Every line from the one with "2017 nissan leaf" through the end of the entries below should be written out exactly; the pictures should not.
Materials provided START
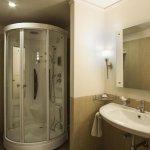 Luxury Suite Steam Bath Cabin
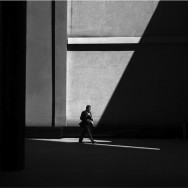 Rupert Vandervell - Man on Earth serie - momentum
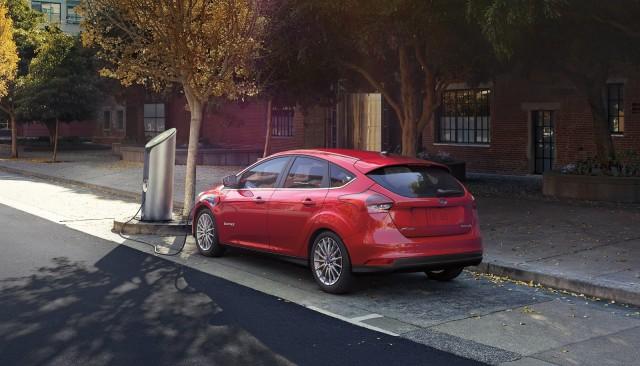 2017 nissan leaf vs 2016 ford focus electric compare cars. Black Bedroom Furniture Sets. Home Design Ideas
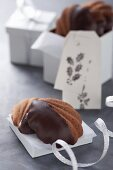 'Bear's paws' chocolate flake biscuits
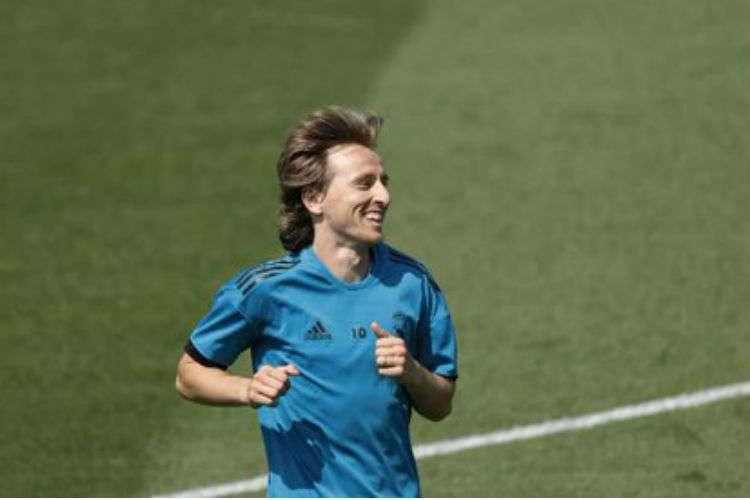 Luka Modric se mantendrá jugando con el conjunto merengue.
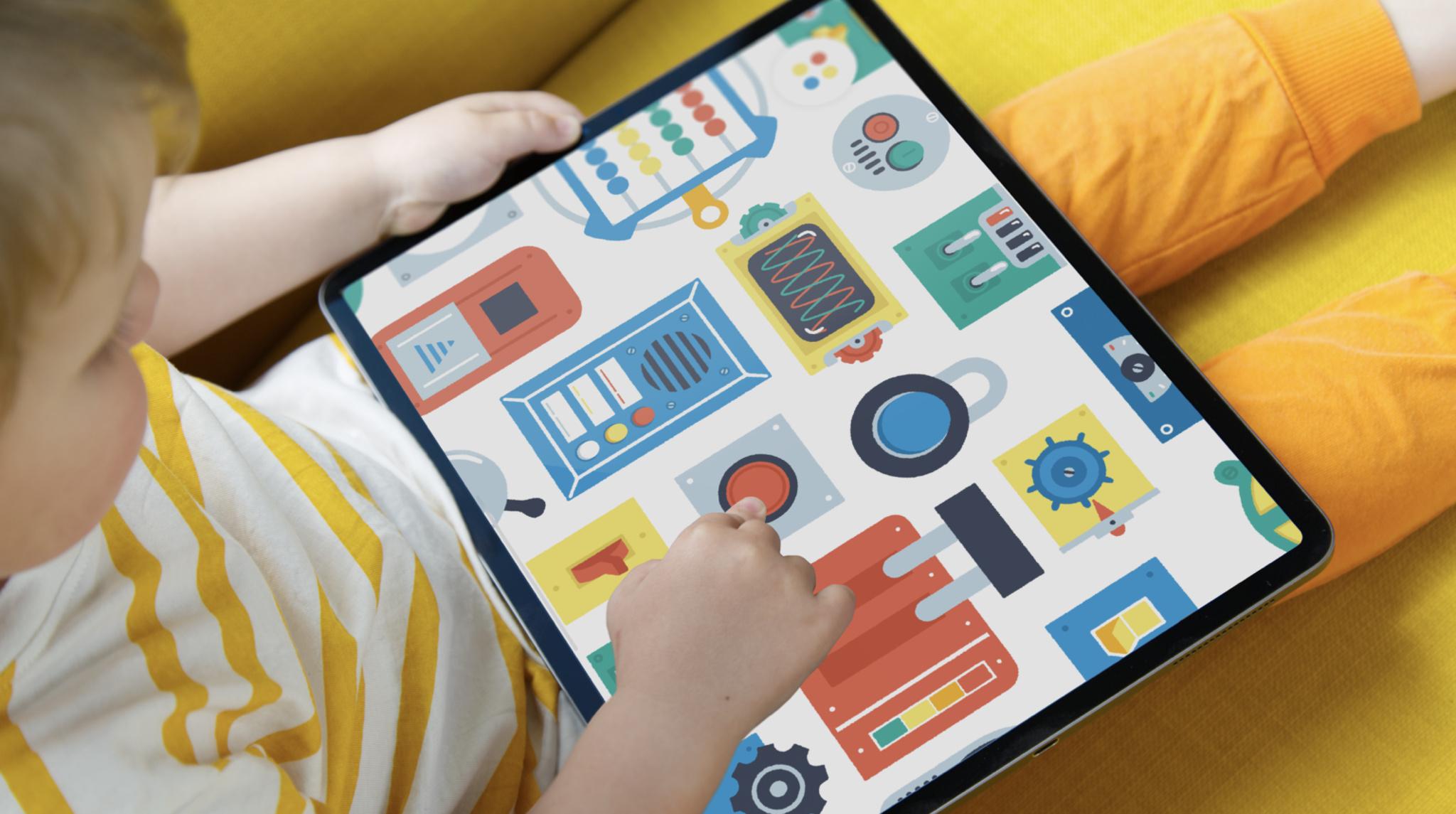 Un enfant en pantalon jaune joue avec la ludothèque Pok Pok Playroom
Materials provided END
## Answer to the exercise
 2017 nissan leaf vs 2016 ford focus electric compare cars. Black Bedroom Furniture Sets. Home Design Ideas
 'Bear's paws' chocolate flake biscuits
 Luka Modric se mantendrá jugando con el conjunto merengue.
 Un enfant en pantalon jaune joue avec la ludothèque Pok Pok Playroom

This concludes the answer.